16 listopada 2024
trybunna-logo

Tysiące Bułgarów domaga się dymisji rządu

Stolicą Bułgarii wstrząsają protesty. Tysiące obywatelek i obywateli domaga się, by krajem przestała rządzić „mafia”, która w ich przekonaniu panuje nad rządem Bojko Borisowa i prokuraturą generalną kierowaną przez Iwana Geszewa. O „walce o nowoczesną Bułgarię” i „bitwie o godność” mówi prezydent Rumen Radew, który zażądał od Borisowa dymisji.

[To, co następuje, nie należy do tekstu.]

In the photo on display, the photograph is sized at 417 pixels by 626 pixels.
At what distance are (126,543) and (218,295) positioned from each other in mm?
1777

Gniew w Bułgarii narastał od kilku dni. 7 lipca Christo Iwanow, lider opozycyjnej partii Tak, Bułgaria! usiłował łodzią dostać się na plażę w pobliżu rezydencji Ahmeda Dogana, założyciela Ruchu na rzecz Praw i Swobód – partii reprezentującej mniejszość turecką i bułgarskich muzułmanów. Dogan uważany jest za wpływową figurę bułgarskiej polityki, osobę bliską premierowi Bojko Borisowi, a jego rezydencja w pobliżu Burgas od dawna była przedmiotem zainteresowania krytycznych dzienikarzy. Chociaż brzeg morza nie jest własnością prywatną, Iwanow został wypędzony z plaży przez ochroniarzy, którzy okazali się funkcjonariuszami państwowej Narodowej Służby Ochrony (NSO). Sprawę skomentował prezydent Rumen Radew, stwierdzając, że nie ma żadnego powodu, dla którego państwowe służby powinny ochraniać nieruchomość Dogana.

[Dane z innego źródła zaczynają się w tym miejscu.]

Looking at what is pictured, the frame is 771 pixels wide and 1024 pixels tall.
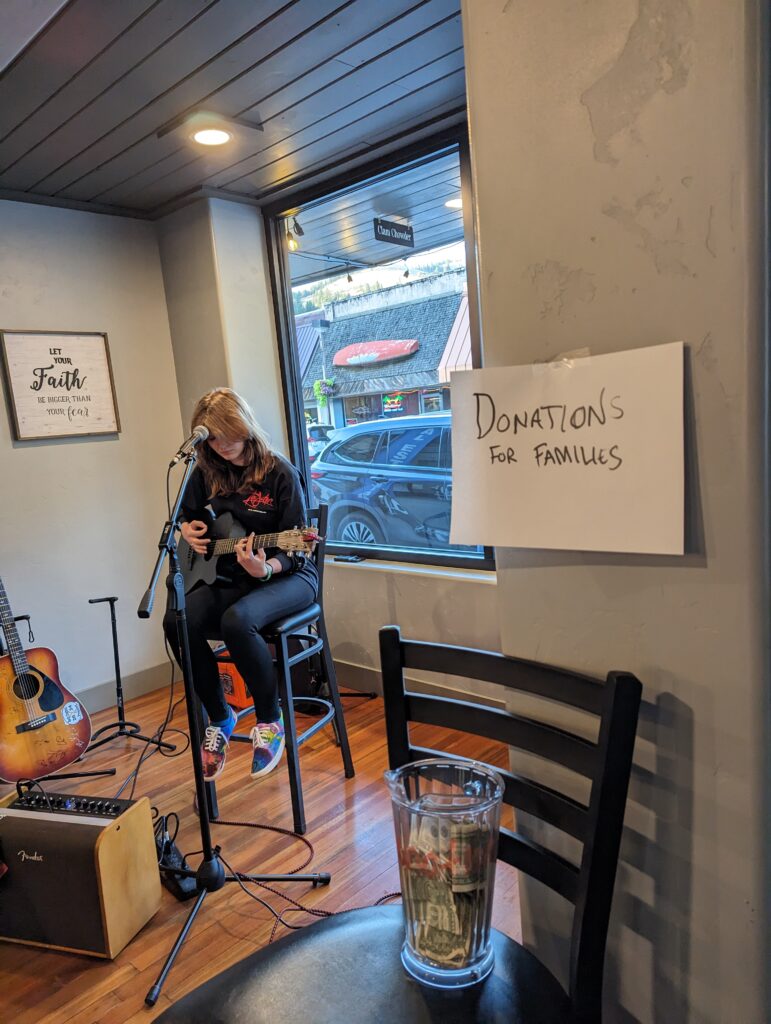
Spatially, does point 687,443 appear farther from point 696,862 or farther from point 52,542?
point 52,542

Dzień później, 9 lipca, policja, na polecenie prokuratury, wkroczyła do kancelarii prezydenta. Mundurowi przeprowadzili przeszukanie u prezydenckiego doradcy ds. prawnych i walki z korupcją Płamena Uzunowa oraz w gabinecie doradcy ds. bezpieczeństwa i obrony Iliji Miłuszewa. Obydwaj zostali ponadto przesłuchani, według prokuratury – w związku ze śledztwami odpowiednio dotyczącymi złamania tajemnicy państwowej i nadużyć. Prokurator generalny Iwan Geszew zapewniał, że między skandalem z willą Dogana a najściem na prezydenckie biura nie ma związku, jednak tysiące obywateli i obywatelek mu nie uwierzyło.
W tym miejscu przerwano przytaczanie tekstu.